# DATA SECTION:
——

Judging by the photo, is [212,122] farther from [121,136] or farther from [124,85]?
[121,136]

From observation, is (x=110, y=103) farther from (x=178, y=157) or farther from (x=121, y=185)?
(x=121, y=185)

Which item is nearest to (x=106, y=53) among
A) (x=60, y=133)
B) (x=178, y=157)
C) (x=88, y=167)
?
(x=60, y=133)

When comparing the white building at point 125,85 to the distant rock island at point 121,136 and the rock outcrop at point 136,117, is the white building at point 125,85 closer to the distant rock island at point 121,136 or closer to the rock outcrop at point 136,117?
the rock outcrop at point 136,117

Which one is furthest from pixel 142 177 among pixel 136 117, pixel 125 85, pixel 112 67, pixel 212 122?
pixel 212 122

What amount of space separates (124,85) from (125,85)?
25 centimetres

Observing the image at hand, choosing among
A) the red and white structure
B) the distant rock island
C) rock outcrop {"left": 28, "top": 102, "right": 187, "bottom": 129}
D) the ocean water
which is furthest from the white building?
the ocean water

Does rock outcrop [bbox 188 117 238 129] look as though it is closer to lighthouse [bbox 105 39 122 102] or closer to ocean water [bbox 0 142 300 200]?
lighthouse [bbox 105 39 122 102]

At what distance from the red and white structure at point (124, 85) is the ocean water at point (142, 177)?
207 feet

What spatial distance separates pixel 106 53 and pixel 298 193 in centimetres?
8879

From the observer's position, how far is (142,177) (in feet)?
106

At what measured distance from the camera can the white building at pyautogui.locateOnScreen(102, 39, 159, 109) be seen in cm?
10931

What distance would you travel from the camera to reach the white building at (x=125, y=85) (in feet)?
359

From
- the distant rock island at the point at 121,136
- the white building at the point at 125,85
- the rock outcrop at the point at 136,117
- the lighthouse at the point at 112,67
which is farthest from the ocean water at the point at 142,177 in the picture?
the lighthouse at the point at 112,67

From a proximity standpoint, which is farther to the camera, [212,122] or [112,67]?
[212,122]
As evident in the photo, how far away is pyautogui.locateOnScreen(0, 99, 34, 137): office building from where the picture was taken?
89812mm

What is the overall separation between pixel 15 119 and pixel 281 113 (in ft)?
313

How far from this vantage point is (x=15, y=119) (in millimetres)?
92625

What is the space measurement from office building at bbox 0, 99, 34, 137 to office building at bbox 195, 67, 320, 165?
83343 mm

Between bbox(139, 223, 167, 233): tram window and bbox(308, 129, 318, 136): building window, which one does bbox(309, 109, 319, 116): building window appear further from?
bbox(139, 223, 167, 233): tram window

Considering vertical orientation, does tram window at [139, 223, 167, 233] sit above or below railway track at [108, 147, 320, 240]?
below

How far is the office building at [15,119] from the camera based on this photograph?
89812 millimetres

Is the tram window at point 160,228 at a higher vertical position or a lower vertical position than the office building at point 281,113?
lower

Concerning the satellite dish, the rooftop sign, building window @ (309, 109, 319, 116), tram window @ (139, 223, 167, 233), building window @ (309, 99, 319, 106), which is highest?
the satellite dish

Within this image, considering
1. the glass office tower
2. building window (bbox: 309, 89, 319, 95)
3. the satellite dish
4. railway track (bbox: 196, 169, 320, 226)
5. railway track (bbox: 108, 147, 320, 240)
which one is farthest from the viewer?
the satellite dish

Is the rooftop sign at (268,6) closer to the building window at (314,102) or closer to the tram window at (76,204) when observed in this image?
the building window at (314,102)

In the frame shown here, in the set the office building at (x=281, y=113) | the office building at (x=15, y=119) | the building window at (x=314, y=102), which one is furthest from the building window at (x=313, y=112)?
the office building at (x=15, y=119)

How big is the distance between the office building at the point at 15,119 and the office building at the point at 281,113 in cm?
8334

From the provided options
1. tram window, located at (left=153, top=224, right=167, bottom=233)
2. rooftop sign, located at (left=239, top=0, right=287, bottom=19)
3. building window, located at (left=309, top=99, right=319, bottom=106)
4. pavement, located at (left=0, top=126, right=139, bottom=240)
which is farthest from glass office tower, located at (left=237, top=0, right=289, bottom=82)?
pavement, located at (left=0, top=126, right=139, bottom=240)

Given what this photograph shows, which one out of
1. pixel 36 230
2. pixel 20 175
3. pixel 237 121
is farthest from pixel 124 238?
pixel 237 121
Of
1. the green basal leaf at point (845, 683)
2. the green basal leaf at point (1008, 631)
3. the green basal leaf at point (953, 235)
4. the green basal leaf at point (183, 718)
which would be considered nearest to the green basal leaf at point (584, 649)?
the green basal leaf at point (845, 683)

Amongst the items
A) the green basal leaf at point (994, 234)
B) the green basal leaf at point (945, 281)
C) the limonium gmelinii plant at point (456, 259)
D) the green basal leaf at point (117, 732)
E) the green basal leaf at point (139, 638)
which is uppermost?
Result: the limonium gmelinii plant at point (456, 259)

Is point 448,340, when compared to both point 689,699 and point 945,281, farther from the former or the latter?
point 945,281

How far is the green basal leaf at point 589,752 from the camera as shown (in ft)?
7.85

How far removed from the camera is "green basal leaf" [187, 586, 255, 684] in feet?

——

# WHAT THE TASK ASKS:
Rewrite the records from the line containing "Is point 448,340, when" through the end of the records, changing "camera" to "observer" and leaving everything else the same. Give only those lines.

# EXERCISE OUTPUT:
Is point 448,340, when compared to both point 689,699 and point 945,281, farther from the former or the latter?
point 945,281

How far is the green basal leaf at point 589,752 from the observer as shown (in ft)?
7.85

How far removed from the observer is "green basal leaf" [187, 586, 255, 684] in feet?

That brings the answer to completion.